§ WORK TASK:
When you reach the line containing "common name: lion" in the records below, start copying exactly, and stop once you have copied the line containing "common name: dik-dik".

§ ENTRIES PROVIDED:
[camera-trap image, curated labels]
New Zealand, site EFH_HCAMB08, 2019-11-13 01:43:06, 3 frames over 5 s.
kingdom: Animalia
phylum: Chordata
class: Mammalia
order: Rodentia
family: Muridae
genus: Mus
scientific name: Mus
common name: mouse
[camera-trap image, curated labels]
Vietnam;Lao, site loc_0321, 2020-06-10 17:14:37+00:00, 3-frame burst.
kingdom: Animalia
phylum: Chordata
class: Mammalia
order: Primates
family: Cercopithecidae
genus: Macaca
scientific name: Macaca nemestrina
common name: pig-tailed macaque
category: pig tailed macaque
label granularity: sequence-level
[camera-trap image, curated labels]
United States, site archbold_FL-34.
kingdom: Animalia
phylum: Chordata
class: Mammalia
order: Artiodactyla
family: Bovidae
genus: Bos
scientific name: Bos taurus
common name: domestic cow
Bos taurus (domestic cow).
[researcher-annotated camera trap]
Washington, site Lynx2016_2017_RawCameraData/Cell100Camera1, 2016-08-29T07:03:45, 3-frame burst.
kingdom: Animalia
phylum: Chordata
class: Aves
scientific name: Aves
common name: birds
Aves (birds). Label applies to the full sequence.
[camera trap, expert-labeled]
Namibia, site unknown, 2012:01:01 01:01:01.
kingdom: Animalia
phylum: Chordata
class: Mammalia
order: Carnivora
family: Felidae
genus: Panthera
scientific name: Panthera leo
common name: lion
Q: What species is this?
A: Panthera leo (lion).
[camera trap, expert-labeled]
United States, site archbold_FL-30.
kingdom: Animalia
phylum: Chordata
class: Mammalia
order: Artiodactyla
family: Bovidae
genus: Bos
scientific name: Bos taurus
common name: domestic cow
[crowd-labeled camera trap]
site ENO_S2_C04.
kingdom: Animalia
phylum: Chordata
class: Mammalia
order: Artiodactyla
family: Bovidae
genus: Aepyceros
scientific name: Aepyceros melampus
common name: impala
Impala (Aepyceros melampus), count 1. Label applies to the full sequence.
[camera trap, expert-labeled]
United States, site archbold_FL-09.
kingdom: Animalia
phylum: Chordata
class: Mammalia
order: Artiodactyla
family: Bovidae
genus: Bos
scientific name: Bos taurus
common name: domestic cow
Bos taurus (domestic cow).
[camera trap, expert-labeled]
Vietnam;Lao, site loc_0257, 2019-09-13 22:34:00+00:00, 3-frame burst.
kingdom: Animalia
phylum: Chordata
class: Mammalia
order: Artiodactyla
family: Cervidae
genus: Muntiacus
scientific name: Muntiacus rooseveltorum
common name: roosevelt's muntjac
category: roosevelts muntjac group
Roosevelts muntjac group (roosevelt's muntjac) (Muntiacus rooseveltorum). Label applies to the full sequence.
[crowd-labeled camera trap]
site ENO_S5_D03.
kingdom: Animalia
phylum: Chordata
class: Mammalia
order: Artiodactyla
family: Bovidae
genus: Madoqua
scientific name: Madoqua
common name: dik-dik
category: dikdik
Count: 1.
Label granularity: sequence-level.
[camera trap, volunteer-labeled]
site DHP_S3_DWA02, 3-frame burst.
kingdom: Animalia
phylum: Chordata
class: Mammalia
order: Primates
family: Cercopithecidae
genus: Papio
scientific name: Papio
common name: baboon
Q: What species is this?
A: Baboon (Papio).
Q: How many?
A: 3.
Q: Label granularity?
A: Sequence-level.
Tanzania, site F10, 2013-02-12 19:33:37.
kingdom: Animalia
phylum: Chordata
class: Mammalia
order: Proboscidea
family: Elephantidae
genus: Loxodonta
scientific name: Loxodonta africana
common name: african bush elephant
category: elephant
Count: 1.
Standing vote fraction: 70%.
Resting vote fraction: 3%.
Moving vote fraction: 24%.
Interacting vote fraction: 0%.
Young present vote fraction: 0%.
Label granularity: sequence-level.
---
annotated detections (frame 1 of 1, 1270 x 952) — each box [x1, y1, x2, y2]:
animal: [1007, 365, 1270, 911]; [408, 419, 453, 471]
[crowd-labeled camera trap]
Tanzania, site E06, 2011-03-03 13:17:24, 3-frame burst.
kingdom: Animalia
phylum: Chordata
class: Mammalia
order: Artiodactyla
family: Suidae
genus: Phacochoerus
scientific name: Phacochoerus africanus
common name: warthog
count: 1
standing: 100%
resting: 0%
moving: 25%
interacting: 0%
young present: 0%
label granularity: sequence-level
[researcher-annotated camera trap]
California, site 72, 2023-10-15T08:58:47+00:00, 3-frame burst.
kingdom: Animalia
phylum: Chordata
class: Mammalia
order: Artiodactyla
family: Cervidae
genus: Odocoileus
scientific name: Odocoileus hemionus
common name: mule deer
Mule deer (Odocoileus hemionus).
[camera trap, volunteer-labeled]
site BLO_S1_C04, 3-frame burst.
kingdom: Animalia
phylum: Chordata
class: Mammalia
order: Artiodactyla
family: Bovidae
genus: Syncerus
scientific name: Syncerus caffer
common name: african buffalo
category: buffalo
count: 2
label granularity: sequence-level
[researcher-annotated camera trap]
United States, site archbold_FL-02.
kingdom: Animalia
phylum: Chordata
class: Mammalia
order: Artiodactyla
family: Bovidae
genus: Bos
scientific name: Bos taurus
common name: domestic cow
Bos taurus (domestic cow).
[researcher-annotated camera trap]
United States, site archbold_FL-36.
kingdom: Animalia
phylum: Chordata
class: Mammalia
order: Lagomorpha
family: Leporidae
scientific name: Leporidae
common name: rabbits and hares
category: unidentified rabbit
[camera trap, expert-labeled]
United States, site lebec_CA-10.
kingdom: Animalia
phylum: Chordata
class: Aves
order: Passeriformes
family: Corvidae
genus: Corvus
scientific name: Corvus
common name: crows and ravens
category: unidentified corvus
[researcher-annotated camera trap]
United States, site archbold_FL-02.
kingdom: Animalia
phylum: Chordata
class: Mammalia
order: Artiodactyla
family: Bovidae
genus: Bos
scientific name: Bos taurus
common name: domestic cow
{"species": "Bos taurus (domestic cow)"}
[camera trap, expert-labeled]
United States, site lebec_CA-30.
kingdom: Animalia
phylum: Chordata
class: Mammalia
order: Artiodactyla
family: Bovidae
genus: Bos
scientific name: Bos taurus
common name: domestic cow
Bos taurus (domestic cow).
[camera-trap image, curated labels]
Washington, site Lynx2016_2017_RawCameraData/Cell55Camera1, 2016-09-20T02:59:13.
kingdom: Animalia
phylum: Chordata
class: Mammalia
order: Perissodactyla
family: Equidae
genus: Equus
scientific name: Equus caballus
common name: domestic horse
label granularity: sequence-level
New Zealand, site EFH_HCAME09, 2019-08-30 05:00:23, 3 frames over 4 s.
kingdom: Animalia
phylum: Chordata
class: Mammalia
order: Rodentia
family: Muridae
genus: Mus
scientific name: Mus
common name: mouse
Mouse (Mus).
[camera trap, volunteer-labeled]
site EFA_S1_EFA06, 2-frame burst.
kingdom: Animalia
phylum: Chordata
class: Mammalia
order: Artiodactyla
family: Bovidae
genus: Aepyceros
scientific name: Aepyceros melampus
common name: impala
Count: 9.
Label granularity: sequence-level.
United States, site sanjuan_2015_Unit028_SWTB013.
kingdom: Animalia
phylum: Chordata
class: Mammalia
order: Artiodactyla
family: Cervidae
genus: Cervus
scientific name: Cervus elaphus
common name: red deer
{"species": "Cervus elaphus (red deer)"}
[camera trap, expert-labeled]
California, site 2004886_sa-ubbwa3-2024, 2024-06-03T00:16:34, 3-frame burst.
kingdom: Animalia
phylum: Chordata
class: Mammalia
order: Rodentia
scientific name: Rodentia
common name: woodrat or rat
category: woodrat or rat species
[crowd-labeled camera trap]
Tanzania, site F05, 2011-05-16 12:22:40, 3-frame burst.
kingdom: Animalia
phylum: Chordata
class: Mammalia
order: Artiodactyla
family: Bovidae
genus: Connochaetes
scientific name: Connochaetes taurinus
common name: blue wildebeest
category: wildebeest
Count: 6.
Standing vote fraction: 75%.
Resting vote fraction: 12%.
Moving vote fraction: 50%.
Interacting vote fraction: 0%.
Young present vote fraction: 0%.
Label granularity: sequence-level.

§ PROBLEM SOLUTION:
common name: lion
Q: What species is this?
A: Panthera leo (lion).
[camera trap, expert-labeled]
United States, site archbold_FL-30.
kingdom: Animalia
phylum: Chordata
class: Mammalia
order: Artiodactyla
family: Bovidae
genus: Bos
scientific name: Bos taurus
common name: domestic cow
[crowd-labeled camera trap]
site ENO_S2_C04.
kingdom: Animalia
phylum: Chordata
class: Mammalia
order: Artiodactyla
family: Bovidae
genus: Aepyceros
scientific name: Aepyceros melampus
common name: impala
Impala (Aepyceros melampus), count 1. Label applies to the full sequence.
[camera trap, expert-labeled]
United States, site archbold_FL-09.
kingdom: Animalia
phylum: Chordata
class: Mammalia
order: Artiodactyla
family: Bovidae
genus: Bos
scientific name: Bos taurus
common name: domestic cow
Bos taurus (domestic cow).
[camera trap, expert-labeled]
Vietnam;Lao, site loc_0257, 2019-09-13 22:34:00+00:00, 3-frame burst.
kingdom: Animalia
phylum: Chordata
class: Mammalia
order: Artiodactyla
family: Cervidae
genus: Muntiacus
scientific name: Muntiacus rooseveltorum
common name: roosevelt's muntjac
category: roosevelts muntjac group
Roosevelts muntjac group (roosevelt's muntjac) (Muntiacus rooseveltorum). Label applies to the full sequence.
[crowd-labeled camera trap]
site ENO_S5_D03.
kingdom: Animalia
phylum: Chordata
class: Mammalia
order: Artiodactyla
family: Bovidae
genus: Madoqua
scientific name: Madoqua
common name: dik-dik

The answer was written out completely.